> **WHAT YOU SHOULD DO**:
Transcribe exactly, and only, the lines from the one containing "common name: tomtit" through the end of the material.

> **RECORD EXCERPTS**:
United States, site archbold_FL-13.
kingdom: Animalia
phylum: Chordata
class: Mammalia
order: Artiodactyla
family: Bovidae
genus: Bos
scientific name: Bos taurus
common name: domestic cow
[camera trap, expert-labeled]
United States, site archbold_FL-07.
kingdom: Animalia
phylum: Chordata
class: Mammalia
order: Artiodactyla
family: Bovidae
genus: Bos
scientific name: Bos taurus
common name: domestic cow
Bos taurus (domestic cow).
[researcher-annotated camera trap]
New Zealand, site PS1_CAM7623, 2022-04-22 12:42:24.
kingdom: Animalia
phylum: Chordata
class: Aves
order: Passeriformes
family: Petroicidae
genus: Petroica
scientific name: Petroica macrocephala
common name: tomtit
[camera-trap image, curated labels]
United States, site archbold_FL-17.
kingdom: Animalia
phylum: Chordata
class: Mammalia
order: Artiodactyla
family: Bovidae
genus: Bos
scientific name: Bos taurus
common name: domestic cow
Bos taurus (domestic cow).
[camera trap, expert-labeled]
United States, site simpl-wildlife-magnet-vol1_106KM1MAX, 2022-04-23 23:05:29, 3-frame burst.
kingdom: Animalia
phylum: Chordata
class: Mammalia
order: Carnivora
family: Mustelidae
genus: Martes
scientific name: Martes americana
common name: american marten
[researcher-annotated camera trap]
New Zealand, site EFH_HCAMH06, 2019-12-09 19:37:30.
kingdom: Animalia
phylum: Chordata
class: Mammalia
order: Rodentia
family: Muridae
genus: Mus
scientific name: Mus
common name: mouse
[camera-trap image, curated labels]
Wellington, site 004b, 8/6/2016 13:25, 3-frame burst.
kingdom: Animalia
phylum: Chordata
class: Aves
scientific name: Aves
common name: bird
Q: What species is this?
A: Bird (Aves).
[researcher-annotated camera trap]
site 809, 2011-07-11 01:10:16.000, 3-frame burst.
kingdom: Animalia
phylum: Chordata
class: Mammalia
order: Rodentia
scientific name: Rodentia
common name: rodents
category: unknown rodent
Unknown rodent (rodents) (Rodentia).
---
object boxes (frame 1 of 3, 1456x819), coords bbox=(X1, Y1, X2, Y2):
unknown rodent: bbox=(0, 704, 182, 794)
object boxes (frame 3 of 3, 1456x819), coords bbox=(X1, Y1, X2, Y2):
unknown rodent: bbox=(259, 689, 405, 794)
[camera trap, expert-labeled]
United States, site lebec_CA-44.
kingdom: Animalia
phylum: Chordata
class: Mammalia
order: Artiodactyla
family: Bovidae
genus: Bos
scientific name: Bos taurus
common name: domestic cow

> **TASK ANSWER**:
common name: tomtit
[camera-trap image, curated labels]
United States, site archbold_FL-17.
kingdom: Animalia
phylum: Chordata
class: Mammalia
order: Artiodactyla
family: Bovidae
genus: Bos
scientific name: Bos taurus
common name: domestic cow
Bos taurus (domestic cow).
[camera trap, expert-labeled]
United States, site simpl-wildlife-magnet-vol1_106KM1MAX, 2022-04-23 23:05:29, 3-frame burst.
kingdom: Animalia
phylum: Chordata
class: Mammalia
order: Carnivora
family: Mustelidae
genus: Martes
scientific name: Martes americana
common name: american marten
[researcher-annotated camera trap]
New Zealand, site EFH_HCAMH06, 2019-12-09 19:37:30.
kingdom: Animalia
phylum: Chordata
class: Mammalia
order: Rodentia
family: Muridae
genus: Mus
scientific name: Mus
common name: mouse
[camera-trap image, curated labels]
Wellington, site 004b, 8/6/2016 13:25, 3-frame burst.
kingdom: Animalia
phylum: Chordata
class: Aves
scientific name: Aves
common name: bird
Q: What species is this?
A: Bird (Aves).
[researcher-annotated camera trap]
site 809, 2011-07-11 01:10:16.000, 3-frame burst.
kingdom: Animalia
phylum: Chordata
class: Mammalia
order: Rodentia
scientific name: Rodentia
common name: rodents
category: unknown rodent
Unknown rodent (rodents) (Rodentia).
---
object boxes (frame 1 of 3, 1456x819), coords bbox=(X1, Y1, X2, Y2):
unknown rodent: bbox=(0, 704, 182, 794)
object boxes (frame 3 of 3, 1456x819), coords bbox=(X1, Y1, X2, Y2):
unknown rodent: bbox=(259, 689, 405, 794)
[camera trap, expert-labeled]
United States, site lebec_CA-44.
kingdom: Animalia
phylum: Chordata
class: Mammalia
order: Artiodactyla
family: Bovidae
genus: Bos
scientific name: Bos taurus
common name: domestic cow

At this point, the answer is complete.